Hace
unos años leí en un artículo de un periódico una entrevista al que había sido
nuncio de la Santa Sede en Hungría durante algunos de los años del tristemente
famoso Telón de Acero. Quizás sea conveniente recordar a los más jóvenes que
tras la II Guerra Mundial (1945) y hasta la simbólica caída del Muro de Berlín
(1989) o la desaparición de la URSS (1991), Europa estuvo dividida en dos. La
mitad oriental ―llamada Europa del Este― estaba bajo el dominio político y
económico de la URSS. El comunismo era la ideología única y una de sus máximas lo
constituía la eliminación de Dios de la sociedad, lo que supuso una fuerte
persecución a cualquier forma de religión.
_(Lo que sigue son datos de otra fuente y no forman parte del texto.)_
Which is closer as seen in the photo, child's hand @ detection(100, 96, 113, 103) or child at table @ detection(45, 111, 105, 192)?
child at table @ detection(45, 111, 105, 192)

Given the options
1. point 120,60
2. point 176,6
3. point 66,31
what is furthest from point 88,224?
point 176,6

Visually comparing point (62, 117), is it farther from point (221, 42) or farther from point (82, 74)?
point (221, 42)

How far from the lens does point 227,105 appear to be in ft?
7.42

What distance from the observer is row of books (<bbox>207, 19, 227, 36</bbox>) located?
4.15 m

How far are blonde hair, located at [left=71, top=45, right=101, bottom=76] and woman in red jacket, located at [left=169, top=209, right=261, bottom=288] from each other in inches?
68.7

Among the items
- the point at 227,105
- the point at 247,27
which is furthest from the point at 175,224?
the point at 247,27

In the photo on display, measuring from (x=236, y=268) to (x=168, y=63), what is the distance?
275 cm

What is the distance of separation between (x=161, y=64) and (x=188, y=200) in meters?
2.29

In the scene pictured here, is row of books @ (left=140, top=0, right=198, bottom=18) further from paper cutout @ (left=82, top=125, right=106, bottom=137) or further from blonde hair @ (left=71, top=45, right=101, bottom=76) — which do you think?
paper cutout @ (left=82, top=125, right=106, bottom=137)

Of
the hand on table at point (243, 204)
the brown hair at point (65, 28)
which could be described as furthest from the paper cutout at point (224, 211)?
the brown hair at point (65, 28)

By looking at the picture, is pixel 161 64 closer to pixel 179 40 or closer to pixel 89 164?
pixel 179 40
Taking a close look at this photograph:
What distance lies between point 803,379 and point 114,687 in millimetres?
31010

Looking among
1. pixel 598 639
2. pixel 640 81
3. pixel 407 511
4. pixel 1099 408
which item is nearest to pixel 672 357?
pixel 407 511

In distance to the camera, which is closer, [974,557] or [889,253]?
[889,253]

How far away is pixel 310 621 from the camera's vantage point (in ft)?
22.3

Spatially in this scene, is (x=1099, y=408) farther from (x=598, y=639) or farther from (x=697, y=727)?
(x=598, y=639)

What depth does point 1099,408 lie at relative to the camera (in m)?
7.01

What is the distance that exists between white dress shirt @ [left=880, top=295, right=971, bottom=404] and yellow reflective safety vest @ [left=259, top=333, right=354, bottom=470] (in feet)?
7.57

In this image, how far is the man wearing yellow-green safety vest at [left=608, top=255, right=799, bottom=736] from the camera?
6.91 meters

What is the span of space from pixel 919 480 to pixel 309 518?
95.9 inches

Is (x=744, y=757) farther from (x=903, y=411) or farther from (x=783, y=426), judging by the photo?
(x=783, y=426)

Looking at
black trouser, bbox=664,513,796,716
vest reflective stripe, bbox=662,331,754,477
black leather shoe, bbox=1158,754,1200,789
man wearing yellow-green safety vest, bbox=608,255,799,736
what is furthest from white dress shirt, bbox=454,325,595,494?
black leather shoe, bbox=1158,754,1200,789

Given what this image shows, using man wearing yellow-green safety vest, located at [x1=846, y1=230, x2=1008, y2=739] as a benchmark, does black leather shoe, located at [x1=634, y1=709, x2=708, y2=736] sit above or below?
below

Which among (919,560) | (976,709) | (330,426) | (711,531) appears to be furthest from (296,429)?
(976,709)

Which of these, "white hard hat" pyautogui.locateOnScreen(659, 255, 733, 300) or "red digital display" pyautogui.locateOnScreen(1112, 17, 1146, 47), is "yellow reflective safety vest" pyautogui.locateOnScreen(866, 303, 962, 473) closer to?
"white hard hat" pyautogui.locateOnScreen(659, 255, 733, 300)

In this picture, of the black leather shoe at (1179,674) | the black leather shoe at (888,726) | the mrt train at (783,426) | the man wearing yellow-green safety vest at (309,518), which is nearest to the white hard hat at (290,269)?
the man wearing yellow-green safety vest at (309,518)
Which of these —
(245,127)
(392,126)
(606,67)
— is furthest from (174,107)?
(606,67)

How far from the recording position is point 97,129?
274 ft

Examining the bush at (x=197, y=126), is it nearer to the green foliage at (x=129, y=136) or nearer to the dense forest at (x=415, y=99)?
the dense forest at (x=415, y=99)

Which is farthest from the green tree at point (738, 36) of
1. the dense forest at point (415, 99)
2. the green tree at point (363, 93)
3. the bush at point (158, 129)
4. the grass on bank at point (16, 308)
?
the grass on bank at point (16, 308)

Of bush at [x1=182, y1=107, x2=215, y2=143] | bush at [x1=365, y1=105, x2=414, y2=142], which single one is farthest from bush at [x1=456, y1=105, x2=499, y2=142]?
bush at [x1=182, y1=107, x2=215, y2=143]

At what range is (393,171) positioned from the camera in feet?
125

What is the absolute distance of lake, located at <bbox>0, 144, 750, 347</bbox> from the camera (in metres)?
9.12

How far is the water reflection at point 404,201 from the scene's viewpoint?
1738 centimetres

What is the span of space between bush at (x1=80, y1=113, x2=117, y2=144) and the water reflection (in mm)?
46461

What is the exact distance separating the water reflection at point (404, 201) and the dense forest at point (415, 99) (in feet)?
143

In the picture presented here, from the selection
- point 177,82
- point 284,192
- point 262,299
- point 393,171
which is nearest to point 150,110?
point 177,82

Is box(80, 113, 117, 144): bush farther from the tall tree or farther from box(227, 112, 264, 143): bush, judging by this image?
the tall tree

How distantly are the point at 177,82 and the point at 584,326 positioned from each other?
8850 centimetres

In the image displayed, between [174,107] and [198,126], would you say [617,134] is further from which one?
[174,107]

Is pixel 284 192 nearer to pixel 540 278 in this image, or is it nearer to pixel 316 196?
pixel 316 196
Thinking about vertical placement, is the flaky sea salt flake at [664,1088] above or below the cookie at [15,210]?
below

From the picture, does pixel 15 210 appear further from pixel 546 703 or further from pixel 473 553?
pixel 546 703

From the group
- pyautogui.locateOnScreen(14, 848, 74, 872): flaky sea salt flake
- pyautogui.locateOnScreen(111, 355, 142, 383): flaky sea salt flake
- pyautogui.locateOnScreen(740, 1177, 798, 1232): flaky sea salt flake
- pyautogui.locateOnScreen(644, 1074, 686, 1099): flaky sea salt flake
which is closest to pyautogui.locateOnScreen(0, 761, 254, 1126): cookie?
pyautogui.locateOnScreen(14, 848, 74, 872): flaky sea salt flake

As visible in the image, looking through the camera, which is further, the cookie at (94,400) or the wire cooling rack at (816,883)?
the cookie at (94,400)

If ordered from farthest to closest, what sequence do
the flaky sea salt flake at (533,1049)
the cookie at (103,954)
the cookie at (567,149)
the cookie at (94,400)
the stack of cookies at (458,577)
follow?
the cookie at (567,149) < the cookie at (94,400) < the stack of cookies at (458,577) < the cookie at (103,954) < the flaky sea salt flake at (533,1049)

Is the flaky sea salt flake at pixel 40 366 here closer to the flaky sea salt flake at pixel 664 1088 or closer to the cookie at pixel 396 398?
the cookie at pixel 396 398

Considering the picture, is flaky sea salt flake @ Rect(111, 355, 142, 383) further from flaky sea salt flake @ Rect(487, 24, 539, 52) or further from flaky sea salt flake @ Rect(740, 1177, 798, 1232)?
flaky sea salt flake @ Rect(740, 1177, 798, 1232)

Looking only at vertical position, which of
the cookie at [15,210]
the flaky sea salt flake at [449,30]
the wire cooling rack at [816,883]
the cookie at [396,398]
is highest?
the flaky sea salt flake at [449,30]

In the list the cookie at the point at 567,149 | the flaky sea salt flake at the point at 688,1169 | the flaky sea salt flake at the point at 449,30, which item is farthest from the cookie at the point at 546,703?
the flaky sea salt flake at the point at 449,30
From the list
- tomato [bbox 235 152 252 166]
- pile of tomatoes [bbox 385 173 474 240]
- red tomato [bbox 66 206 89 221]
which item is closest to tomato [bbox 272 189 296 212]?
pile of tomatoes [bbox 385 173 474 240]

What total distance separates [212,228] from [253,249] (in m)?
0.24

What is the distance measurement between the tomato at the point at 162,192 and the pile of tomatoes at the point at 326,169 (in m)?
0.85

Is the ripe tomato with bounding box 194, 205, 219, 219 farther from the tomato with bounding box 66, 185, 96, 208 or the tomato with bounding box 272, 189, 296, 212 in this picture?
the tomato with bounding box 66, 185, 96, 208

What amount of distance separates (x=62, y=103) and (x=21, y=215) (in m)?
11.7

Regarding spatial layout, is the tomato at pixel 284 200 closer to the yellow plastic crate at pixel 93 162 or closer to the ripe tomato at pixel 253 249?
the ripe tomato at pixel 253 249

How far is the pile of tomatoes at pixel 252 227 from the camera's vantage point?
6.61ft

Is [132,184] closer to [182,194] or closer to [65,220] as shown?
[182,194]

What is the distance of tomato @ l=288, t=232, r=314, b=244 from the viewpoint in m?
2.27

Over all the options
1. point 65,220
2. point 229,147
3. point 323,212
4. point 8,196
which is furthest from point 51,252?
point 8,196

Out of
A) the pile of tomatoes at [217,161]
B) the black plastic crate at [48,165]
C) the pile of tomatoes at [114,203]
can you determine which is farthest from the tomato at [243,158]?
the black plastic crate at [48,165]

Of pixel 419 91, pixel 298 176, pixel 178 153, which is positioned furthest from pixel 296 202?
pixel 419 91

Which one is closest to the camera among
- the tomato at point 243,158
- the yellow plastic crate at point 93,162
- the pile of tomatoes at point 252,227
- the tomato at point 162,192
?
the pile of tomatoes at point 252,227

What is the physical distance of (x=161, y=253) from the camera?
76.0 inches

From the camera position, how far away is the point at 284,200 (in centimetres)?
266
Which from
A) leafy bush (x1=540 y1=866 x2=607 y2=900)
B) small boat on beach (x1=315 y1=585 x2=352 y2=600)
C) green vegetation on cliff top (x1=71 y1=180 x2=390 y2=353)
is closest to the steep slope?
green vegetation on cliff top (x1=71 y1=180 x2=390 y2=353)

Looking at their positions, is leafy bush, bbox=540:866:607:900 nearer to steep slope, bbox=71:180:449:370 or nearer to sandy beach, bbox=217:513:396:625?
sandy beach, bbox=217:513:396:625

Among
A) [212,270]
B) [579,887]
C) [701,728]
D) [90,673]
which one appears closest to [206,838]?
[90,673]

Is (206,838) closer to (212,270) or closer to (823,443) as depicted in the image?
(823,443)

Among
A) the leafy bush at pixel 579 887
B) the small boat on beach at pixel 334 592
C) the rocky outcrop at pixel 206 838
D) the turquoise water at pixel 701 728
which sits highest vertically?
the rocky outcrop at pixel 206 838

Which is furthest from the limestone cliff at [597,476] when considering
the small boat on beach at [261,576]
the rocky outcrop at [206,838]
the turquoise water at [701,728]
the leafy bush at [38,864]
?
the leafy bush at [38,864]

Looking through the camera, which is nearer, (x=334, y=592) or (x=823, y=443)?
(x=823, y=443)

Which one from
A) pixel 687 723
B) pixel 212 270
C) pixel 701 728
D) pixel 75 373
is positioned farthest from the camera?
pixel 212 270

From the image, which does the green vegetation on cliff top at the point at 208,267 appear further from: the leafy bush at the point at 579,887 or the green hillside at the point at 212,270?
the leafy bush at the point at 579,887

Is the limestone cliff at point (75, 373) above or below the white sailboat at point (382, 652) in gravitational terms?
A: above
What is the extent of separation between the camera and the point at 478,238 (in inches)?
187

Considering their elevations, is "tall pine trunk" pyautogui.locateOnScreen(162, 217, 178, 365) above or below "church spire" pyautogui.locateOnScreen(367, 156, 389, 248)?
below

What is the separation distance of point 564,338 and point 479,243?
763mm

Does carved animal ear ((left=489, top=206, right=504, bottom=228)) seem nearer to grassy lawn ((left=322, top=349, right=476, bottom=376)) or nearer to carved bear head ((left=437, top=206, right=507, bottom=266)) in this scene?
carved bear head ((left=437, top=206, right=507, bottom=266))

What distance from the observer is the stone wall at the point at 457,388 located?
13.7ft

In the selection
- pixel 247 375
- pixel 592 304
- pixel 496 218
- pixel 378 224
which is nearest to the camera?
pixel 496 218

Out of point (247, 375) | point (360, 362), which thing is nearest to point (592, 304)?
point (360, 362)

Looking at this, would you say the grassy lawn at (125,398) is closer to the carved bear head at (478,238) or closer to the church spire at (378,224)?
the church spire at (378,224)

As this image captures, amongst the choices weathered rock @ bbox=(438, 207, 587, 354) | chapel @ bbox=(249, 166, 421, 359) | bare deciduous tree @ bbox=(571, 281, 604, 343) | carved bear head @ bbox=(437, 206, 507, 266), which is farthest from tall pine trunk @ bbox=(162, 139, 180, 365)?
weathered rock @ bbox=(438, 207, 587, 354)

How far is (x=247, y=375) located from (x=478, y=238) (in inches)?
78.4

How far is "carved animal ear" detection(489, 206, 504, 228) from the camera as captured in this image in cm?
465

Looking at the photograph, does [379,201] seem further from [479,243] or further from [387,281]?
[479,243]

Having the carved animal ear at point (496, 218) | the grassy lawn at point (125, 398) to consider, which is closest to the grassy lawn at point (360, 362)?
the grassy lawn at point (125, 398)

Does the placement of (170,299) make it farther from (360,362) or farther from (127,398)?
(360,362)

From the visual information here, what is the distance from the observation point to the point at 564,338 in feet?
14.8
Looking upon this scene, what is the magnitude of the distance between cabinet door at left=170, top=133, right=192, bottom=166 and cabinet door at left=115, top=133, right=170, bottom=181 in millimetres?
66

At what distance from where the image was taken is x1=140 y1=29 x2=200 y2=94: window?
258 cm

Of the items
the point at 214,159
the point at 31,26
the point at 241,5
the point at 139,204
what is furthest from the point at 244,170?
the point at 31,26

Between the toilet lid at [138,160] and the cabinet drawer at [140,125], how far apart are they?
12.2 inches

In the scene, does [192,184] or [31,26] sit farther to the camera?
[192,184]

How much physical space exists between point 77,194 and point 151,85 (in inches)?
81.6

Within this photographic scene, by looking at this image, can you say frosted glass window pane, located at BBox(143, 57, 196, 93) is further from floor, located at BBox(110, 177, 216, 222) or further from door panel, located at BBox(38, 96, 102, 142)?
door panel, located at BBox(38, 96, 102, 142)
En Hungría la situación era
asfixiante para los creyentes, que tenían prohibido el culto; algunas de las medidas
fue el cierre de los templos católicos y la persecución y encarcelación de los sacerdotes
y obispos que ejercieran su ministerio. Muchos cristianos de Budapest tenían la
costumbre de ir los domingos a museos de la ciudad porque en ellos se exhibían,
solo como algo cultural, cuadros religiosos entro otros objetos históricos.
Algunos de estos cuadros tenían frente a sí unos bancos para facilitar su
observación, que en los creyentes se convertía en contemplación. Mientras que otros los miraban con curiosidad
diversa, ellos lo hacían con verdadera devoción, orando con la escena que les
proponía el pintor. A través de sus ojos clavados en la imagen, su alma se
abría a las grandezas de su Dios, dejándose llevar por donde su Señor quisiera
llevarles.
La
oración contemplativa, verdaderamente es una gracia de Dios. Sin embargo,
nosotros podemos poner de nuestra parte para adquirirla, solicitando tal merced
del Señor.
EL
CREDO EN IMÁGENES está compuesto por más de 100 fotografías que siguen la línea
del Credo. En cada una de sus imágenes, muestra uno o varios aspectos del
artículo de fe que se propone en ese momento. Y cada fotografía está acompañada
por un o pocos textos muy cortos ―párrafos― de santos padres, papas, santos,
etc., que tratan de ayudar a que el que se sitúa frente al libro en ese momento
profundice la grandeza de la verdad mostrada. Quiere que el alma se encuentre
con su Creador, con Su Hijo, con la Santísima Virgen o con la realidad común a
toda existencia terrena en la que nos “jugamos” la eterna. De esta manera, la
frecuencia de su uso contribuirá ciertamente a que, a través de los ojos de la
vista, los ojos del corazón se habitúen a la contemplación de escenas
religiosas que le hablen de la trascendencia a la que todos somos llamados. Constituye
un instrumento con el que facilitar lo que san Ignacio llama “Composición de
lugar” y que sitúa al comenzar cada una de las contemplaciones que componen sus
famosos Ejercicios Espirituales.
El
hábito puede hacer que de la escena del objeto sensible, como el libro, se
pueda ir pasando a la escena no sustentada físicamente, sino localizada, por
así decirlo, en el corazón del hombre.